El convenio fue firmado por el Concejal Delegado General del Área de Salud Pública y Seguridad Ciudadana del Ayuntamiento de Valladolid, Dionisio Alberto Cuadrado Toquero, y por la directora de ERP España, Laura Alonso Abajo.
Actualmente, el municipio cuenta con una red de recolección de residuos de pilas y baterías usadas, gestionada por el ayuntamiento. Con este convenio, ERP ampliará esta red mediante acuerdos con otras entidades, principalmente del ámbito de la distribución.
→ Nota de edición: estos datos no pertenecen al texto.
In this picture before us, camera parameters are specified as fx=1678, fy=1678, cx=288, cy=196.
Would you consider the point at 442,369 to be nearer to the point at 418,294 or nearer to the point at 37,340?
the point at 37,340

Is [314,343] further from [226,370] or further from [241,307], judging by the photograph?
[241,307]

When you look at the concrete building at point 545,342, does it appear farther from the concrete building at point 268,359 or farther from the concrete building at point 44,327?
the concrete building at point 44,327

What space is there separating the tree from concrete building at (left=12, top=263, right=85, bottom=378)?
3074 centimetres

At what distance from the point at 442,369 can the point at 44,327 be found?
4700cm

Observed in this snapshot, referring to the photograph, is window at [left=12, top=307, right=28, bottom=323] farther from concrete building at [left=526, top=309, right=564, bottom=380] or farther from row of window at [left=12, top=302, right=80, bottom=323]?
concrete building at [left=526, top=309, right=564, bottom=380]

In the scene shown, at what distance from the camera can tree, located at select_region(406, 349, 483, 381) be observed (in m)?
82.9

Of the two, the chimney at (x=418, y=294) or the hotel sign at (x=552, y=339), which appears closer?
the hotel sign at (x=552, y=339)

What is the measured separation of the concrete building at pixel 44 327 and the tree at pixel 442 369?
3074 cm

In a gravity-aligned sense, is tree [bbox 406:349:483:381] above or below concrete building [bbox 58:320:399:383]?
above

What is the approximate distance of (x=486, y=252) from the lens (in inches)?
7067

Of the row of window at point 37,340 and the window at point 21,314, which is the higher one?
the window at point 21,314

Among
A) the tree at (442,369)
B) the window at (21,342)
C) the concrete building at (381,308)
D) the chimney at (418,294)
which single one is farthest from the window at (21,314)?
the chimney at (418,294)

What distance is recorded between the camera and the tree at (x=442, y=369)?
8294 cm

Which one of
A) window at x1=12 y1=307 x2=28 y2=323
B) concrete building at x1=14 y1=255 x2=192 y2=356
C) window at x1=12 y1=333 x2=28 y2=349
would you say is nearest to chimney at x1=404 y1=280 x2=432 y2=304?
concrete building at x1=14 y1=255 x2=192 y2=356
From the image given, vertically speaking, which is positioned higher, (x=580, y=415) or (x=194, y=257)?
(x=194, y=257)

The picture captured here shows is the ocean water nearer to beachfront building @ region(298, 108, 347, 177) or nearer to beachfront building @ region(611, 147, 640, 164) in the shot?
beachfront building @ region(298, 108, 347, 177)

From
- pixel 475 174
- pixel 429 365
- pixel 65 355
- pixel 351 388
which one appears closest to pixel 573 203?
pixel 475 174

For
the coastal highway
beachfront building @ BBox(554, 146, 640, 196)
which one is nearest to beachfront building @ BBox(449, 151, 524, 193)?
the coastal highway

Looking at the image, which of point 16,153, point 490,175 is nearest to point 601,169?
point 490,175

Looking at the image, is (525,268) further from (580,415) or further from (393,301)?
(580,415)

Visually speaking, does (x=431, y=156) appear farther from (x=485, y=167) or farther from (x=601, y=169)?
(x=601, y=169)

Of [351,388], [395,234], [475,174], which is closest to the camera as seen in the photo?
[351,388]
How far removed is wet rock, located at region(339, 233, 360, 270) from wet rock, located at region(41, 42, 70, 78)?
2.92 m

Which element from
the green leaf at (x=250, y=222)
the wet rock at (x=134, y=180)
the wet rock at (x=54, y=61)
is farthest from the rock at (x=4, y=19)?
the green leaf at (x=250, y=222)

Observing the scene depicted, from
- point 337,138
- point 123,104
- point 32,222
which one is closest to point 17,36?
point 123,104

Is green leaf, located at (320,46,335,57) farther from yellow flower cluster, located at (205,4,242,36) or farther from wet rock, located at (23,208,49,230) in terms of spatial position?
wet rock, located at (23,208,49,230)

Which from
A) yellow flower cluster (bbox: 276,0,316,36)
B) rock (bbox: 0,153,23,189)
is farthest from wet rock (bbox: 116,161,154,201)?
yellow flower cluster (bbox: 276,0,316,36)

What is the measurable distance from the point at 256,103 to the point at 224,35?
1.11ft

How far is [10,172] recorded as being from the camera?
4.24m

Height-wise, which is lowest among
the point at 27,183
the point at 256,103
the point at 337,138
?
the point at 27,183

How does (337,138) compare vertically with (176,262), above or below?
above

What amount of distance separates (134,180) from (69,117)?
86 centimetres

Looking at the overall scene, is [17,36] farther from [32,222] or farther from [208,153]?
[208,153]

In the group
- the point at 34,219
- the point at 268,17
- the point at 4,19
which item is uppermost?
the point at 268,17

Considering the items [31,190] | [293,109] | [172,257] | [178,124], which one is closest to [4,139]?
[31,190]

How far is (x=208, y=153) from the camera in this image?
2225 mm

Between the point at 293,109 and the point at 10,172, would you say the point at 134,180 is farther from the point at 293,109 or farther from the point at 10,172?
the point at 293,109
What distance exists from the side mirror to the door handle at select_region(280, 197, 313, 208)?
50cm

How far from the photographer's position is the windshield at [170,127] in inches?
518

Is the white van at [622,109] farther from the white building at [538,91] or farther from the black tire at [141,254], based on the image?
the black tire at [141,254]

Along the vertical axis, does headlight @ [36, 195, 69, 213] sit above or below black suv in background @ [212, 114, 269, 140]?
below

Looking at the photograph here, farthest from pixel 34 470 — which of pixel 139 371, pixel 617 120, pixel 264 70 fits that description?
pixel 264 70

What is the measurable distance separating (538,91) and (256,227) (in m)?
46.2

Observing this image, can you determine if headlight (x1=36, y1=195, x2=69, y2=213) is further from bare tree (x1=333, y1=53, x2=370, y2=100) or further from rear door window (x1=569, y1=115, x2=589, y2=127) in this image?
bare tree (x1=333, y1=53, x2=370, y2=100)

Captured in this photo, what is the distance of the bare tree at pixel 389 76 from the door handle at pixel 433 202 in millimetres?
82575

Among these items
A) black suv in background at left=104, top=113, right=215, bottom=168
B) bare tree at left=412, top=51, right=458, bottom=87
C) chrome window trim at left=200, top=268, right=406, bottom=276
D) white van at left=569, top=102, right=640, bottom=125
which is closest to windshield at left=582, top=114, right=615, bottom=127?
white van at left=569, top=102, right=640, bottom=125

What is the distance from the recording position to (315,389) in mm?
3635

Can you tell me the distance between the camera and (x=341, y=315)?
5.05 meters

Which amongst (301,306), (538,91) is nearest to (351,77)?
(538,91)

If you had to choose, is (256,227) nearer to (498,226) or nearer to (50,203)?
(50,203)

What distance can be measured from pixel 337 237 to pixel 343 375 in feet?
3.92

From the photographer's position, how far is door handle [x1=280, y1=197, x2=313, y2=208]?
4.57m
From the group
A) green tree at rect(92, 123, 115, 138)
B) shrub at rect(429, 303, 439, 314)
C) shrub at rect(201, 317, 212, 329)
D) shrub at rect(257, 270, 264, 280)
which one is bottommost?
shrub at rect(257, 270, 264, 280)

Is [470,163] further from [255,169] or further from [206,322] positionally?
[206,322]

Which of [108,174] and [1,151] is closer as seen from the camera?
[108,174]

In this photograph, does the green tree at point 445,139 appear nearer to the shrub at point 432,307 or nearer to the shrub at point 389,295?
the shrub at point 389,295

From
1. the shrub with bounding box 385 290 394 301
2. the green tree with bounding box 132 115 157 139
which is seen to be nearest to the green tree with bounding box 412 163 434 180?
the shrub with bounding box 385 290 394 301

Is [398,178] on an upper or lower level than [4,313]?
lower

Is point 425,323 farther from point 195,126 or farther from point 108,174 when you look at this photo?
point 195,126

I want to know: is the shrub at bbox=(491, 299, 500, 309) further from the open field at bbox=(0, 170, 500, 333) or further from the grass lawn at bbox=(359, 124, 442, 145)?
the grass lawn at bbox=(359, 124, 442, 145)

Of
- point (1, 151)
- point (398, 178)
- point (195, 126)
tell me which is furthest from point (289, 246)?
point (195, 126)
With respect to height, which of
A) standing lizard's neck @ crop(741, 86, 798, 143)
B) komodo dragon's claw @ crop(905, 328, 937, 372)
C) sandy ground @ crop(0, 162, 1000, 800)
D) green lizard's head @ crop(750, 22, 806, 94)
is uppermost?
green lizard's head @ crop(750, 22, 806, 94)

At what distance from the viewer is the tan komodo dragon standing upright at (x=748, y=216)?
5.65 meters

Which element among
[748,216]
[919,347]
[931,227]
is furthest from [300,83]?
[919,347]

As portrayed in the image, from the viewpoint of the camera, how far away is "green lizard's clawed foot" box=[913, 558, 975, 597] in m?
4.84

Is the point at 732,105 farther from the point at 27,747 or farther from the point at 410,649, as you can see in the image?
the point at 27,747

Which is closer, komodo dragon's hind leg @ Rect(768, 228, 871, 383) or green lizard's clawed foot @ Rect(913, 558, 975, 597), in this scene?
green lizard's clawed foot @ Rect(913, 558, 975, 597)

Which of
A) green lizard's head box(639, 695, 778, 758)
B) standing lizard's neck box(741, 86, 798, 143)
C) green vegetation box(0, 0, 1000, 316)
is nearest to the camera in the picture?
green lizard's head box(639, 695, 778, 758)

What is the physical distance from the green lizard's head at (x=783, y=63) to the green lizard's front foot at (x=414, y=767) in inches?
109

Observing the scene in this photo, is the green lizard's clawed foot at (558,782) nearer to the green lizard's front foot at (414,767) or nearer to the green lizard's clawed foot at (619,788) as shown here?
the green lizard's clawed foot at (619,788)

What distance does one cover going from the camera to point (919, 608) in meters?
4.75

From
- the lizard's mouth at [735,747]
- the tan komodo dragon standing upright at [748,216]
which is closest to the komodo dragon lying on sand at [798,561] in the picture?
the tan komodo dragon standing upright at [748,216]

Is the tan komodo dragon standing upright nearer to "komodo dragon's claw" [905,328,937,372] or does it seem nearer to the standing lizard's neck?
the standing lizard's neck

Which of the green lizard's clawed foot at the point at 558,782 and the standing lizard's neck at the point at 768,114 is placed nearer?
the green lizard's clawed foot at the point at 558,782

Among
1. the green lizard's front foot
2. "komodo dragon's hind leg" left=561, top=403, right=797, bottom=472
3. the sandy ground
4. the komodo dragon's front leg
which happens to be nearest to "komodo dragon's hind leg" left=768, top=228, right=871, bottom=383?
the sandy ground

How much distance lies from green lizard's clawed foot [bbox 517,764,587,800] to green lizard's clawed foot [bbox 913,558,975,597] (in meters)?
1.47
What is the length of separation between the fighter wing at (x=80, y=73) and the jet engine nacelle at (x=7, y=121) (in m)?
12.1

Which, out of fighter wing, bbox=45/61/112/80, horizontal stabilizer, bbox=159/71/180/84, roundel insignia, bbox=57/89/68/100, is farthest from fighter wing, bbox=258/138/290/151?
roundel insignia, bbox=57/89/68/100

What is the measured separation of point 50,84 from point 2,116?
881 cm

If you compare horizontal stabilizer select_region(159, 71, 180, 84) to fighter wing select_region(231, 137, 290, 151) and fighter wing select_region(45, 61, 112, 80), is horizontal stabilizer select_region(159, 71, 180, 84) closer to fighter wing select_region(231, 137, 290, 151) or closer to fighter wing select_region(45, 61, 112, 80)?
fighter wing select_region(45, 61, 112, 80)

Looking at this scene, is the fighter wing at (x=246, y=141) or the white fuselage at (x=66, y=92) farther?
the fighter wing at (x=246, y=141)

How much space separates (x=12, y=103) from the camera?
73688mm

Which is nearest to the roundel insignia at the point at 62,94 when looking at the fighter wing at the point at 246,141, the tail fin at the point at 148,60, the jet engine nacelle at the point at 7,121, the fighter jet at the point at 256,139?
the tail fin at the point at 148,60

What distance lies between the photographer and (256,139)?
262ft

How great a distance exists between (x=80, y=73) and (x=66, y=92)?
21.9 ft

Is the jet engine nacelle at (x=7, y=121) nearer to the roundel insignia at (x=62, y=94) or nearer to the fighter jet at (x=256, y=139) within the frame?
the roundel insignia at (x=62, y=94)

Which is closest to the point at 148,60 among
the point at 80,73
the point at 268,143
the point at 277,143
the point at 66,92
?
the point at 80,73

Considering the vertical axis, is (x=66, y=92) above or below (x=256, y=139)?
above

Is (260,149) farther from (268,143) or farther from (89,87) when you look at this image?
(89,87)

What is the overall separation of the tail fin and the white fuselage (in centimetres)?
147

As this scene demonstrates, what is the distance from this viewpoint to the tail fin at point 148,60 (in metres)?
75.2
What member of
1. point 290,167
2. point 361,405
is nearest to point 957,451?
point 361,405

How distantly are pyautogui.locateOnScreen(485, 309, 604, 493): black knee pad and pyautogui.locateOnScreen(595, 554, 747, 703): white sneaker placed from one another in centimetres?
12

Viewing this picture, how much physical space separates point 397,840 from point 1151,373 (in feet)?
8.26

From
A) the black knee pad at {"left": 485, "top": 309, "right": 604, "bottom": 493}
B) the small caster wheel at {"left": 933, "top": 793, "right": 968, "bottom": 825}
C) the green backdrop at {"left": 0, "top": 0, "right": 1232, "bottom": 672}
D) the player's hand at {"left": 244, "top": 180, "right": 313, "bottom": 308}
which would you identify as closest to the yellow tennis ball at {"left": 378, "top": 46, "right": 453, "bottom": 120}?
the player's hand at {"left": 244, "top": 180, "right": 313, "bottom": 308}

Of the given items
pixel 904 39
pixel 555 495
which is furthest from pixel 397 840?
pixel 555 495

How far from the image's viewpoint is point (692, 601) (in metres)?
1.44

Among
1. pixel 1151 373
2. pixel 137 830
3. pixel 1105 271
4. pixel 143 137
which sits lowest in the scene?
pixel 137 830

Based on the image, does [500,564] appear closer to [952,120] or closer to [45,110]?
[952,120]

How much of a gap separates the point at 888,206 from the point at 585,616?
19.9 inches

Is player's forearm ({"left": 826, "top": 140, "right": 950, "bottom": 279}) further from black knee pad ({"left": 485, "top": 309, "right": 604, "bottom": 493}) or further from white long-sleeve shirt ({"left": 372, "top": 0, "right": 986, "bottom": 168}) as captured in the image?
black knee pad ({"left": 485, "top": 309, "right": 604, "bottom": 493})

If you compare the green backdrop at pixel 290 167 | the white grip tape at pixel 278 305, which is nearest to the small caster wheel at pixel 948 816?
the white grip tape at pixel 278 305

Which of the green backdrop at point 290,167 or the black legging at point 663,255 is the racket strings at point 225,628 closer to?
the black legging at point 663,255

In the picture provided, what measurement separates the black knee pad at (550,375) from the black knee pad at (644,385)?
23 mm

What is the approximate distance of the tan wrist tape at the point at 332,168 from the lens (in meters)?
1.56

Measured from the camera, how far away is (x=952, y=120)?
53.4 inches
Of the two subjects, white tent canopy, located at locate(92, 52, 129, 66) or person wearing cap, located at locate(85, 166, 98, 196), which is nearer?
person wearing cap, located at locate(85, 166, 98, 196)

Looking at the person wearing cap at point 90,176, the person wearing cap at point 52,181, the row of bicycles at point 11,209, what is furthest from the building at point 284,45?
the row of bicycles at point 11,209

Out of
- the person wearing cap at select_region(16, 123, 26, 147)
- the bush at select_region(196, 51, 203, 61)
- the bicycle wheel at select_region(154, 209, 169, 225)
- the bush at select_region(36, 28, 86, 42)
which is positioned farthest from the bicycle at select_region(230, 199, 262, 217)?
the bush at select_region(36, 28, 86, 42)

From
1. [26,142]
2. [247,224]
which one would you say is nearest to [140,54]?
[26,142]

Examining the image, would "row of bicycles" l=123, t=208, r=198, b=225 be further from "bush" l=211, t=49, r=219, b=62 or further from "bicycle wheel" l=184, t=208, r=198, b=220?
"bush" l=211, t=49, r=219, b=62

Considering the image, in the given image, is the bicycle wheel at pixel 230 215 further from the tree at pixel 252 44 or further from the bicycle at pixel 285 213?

En virtud de este acuerdo, ERP se encargará de facilitar la recolección de los residuos depositados en los contenedores, así como su transporte y gestión adecuados, conforme a la normativa vigente y mediante gestores autorizados. Esto garantiza la trazabilidad del flujo de los residuos desde su recolección hasta las instalaciones de reciclaje.
Tratamientos de residuos de pilas
Por su parte, el ayuntamiento se compromete a cumplir con sus obligaciones en materia de seguridad en las instalaciones de recolección, proporcionar acceso a las mismas y realizar solicitudes de recolección según sea necesario.
Además, las entidades locales pueden colaborar con los sistemas colectivos de responsabilidad ampliada del productor (SCRAP) para la gestión de la recolección selectiva de pilas y acumuladores de hogares. Los productores tienen la obligación legal de asumir los costos de gestión, incluida la recolección desde las instalaciones de almacenamiento temporal establecidas por las entidades locales o los distribuidores. Esta obligación puede cumplirse de forma individual o colectiva a través de un SCRAP como ERP, entidades sin ánimo de lucro constituidas por fabricantes e importadores con el fin de garantizar una correcta gestión de estos residuos.